I reflect on my own life to cultivate sympathy for my Caucasian brothers and sisters in America. Their life, no your life, has been founded on some very explicit and implicit understandings about life. The road you have walked on for generations is a pavement which affirms and holds up as the standard, Caucasian life.  Explicitly, we have seen in our public school education the dominance of Caucasian males as the center of leadership in the public and private sectors.  You have learned explicitly this country began as an act of rebellion and protest due to taxation, military occupation of homes, and unjust acts of a sovereign. Implicitly, after the securing of freedom in 1776, every sphere of this country’s existence framed itself in extolling the virtues of your life, judging every other participant as secondary, the minority. I mean even when I attend Church I am reminded Jesus looks like you. Everywhere you go, what you listen to, and yes, the standard of worship is measured against your Caucasian life as the standard. 
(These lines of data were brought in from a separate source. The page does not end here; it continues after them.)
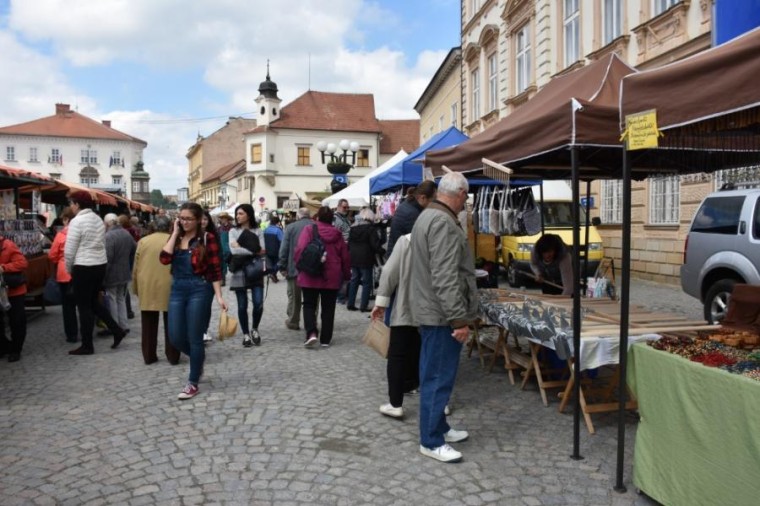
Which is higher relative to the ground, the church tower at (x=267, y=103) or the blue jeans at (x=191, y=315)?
the church tower at (x=267, y=103)

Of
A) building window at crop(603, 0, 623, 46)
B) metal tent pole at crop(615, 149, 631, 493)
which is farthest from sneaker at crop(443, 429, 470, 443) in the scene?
building window at crop(603, 0, 623, 46)

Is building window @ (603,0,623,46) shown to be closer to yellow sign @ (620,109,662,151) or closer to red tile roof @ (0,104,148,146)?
yellow sign @ (620,109,662,151)

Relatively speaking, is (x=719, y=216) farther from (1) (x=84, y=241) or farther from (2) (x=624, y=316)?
(1) (x=84, y=241)

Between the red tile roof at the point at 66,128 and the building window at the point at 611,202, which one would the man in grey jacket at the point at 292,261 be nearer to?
the building window at the point at 611,202

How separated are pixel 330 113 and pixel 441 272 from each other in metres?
57.8

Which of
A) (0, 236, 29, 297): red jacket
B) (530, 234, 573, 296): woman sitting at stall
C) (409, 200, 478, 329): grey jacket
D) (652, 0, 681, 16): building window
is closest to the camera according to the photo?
(409, 200, 478, 329): grey jacket

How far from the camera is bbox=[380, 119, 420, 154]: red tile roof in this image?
2547 inches

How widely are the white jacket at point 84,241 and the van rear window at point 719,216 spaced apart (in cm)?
796

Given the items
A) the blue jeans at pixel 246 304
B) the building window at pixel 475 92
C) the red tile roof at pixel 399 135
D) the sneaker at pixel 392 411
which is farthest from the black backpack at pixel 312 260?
the red tile roof at pixel 399 135

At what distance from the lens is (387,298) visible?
514 centimetres

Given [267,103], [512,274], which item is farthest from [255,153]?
[512,274]

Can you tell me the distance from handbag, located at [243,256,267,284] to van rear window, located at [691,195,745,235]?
20.1 ft

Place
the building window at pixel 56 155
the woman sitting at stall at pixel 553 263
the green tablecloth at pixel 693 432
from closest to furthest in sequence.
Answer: the green tablecloth at pixel 693 432, the woman sitting at stall at pixel 553 263, the building window at pixel 56 155

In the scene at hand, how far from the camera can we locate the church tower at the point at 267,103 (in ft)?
188
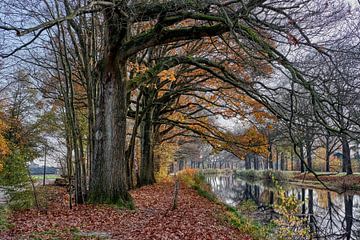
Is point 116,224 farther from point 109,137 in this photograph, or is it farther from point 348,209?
point 348,209

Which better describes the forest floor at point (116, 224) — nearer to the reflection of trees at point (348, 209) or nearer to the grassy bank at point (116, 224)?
the grassy bank at point (116, 224)

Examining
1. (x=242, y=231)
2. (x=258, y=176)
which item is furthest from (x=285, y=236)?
(x=258, y=176)

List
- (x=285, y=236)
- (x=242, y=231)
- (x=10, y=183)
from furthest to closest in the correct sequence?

So I find myself sympathizing with you because I love you. I  sincerely believe you are experiencing periodic earthquakes in your lives which are upsetting the normalcy of the Caucasian standard in America. Much like the child in school, I observe your reaction to the tremors and aftershocks is to run and find comfort under a desk which may not hold up at the end of the day. Your reaction is to assume the fetal position and in some cases rage passively or aggressively against those who are simply seeking to secure the promises of democracy.

What earthquakes do I speak about? The Mexican man, woman, or family returning to their ancestral home. The earthquake of voices steadfastly saying that Black Lives Matter.  The earthquake of persons of color moving more boldly to assert their dignity as full participants in this democratic experiment called America. The rumblings of the poor in urban areas tired of being used by politicians. These aftershocks which are moving from worship centers to worship centers, your Evangelical Reformed or Baptist voice is not the standard of Christian thought and practice. 

So I sympathize with you. I truly do. Love cultivates sympathy.  In order to sympathize with a person or group is to imagine yourself in their shoes and love them right there. I sympathize because I know first hand what it means to have my own world shook because of what I look like. I sympathize because in many cases you have been taught wrong or not been taught everything.   ​

There is movement happening in this country.  There are sounds of voices yearning to be free.  I hope when all is still and quiet you will come up from out of that desk and discover there is a better way of living.